At the same time, Qatar has made it clear in categorical terms that in diplomatic dialogue with opposing countries, Al Jazeera will be off the table. “Doha rejects discussing any matter related to Al Jazeera channel as it considers it an internal affair,” Qatar News Agency quoted the foreign minister as saying. “Decisions concerning the Qatari internal affairs are Qatari sovereignty - and no one has to interfere with them.”
Terming Al Jazeera “voice of the voiceless”, Ruben Banerjee, former online editor at Al Jazeera, writes in Hindustan Times: “The journalism that the channel practices is mostly exemplary.
Al Jazeera’s very deep pockets allow it to hire the best and brightest and the newsroom drawn from all continents and across nationalities is a mini-United Nations. More boots on the ground in places such as the Arab world and Africa gives it a cutting edge over other international rivals.”

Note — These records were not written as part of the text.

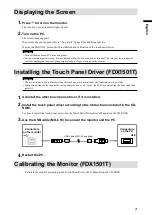 Preview for 8 page of Eizo DURAVISION FDX1501 Setup Manual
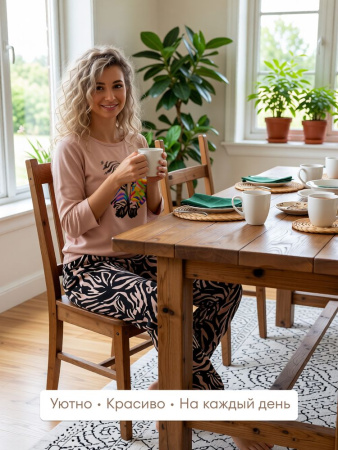 Костюм женский, модель 162, трикотаж (Зебра)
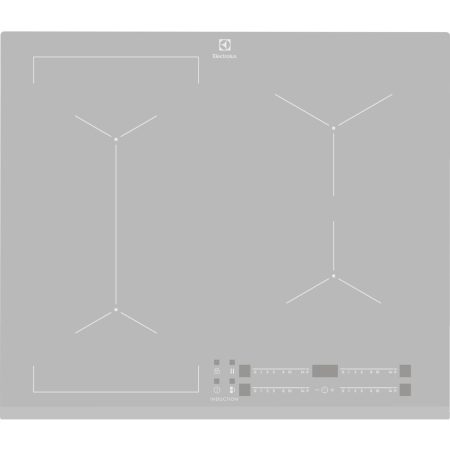 Plita incorporabila Electrolux EIV63440BS, Inductie, 4 zone de gatit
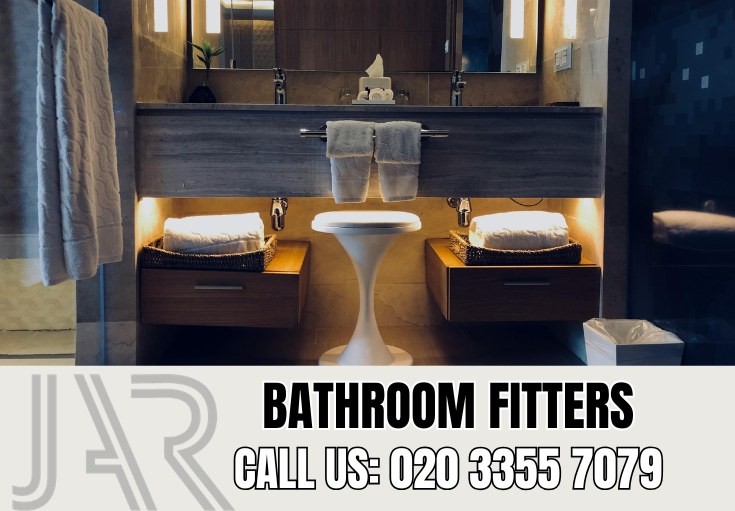 Bathroom installation in Sheen Common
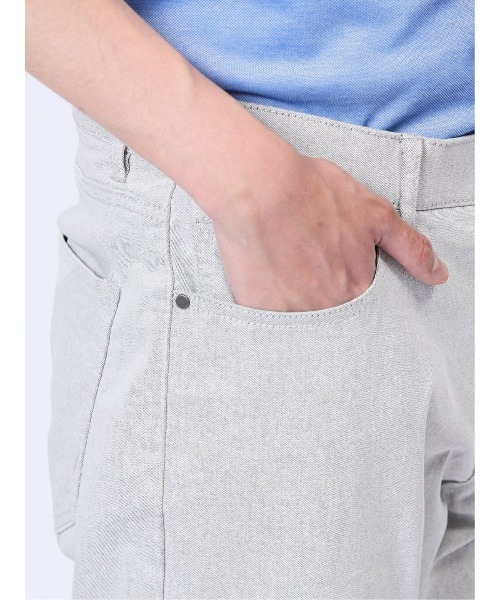 ポッケページ m.f.editorial パンツ 「ストレッチ ウォッシャブル クロップド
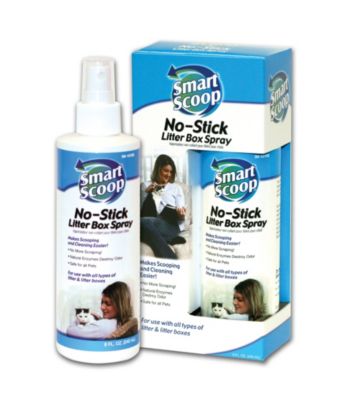 SmartScoop® No-Stick Litter Box Spray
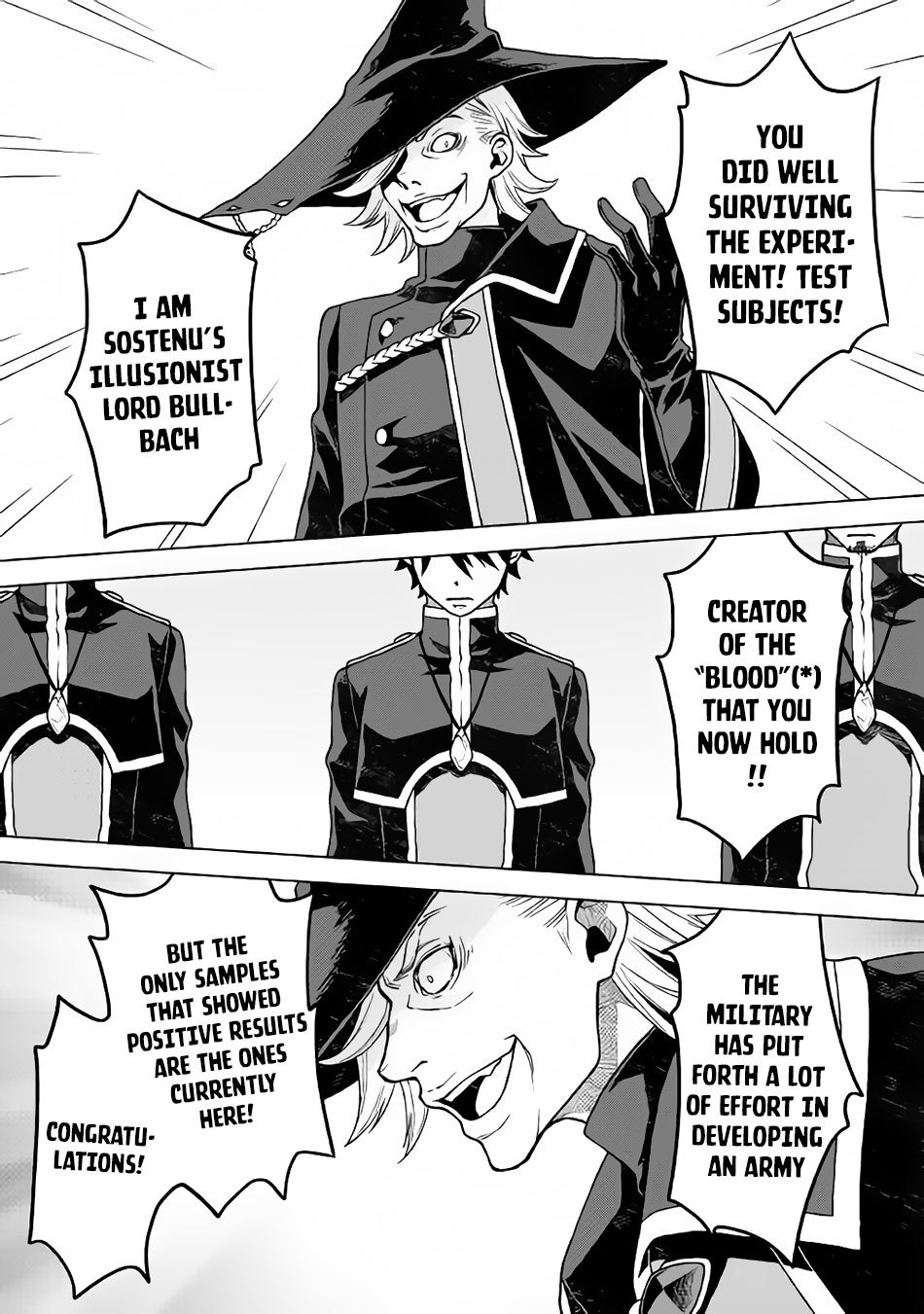 Hiraheishi wa Kako o Yumemiru Chapter 15 page 12 - Chapter 15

The International Federation of Journalists (IFJ) has also called on three Gulf states and their allies that have severed diplomatic ties with Qatar to stop treating journalists as “political footballs”.
Anthony Bellanger, the secretary-general for the Brussels-based organisation, has said in a statement: “We utterly condemn moves to force the closure of Al Jazeera, throw its journalists out of jobs and undermine the freedom to inform, and the right to free speech and free media.”
“Journalists doing their jobs and their families - husbands, wives and children - must not be used as political footballs in this dispute,” Bellanger said.
Three Gulf countries and their allies which think that by shutting down media outlets and enforcing the strictest laws they will change the course of time in their favour are gravely mistaken. They should bear in mind that every individual in today’s world is equipped with a ‘seventh mass media channel’ (mobile phone) which empowers them beating clampdowns and censorships sitting in their cozy couches.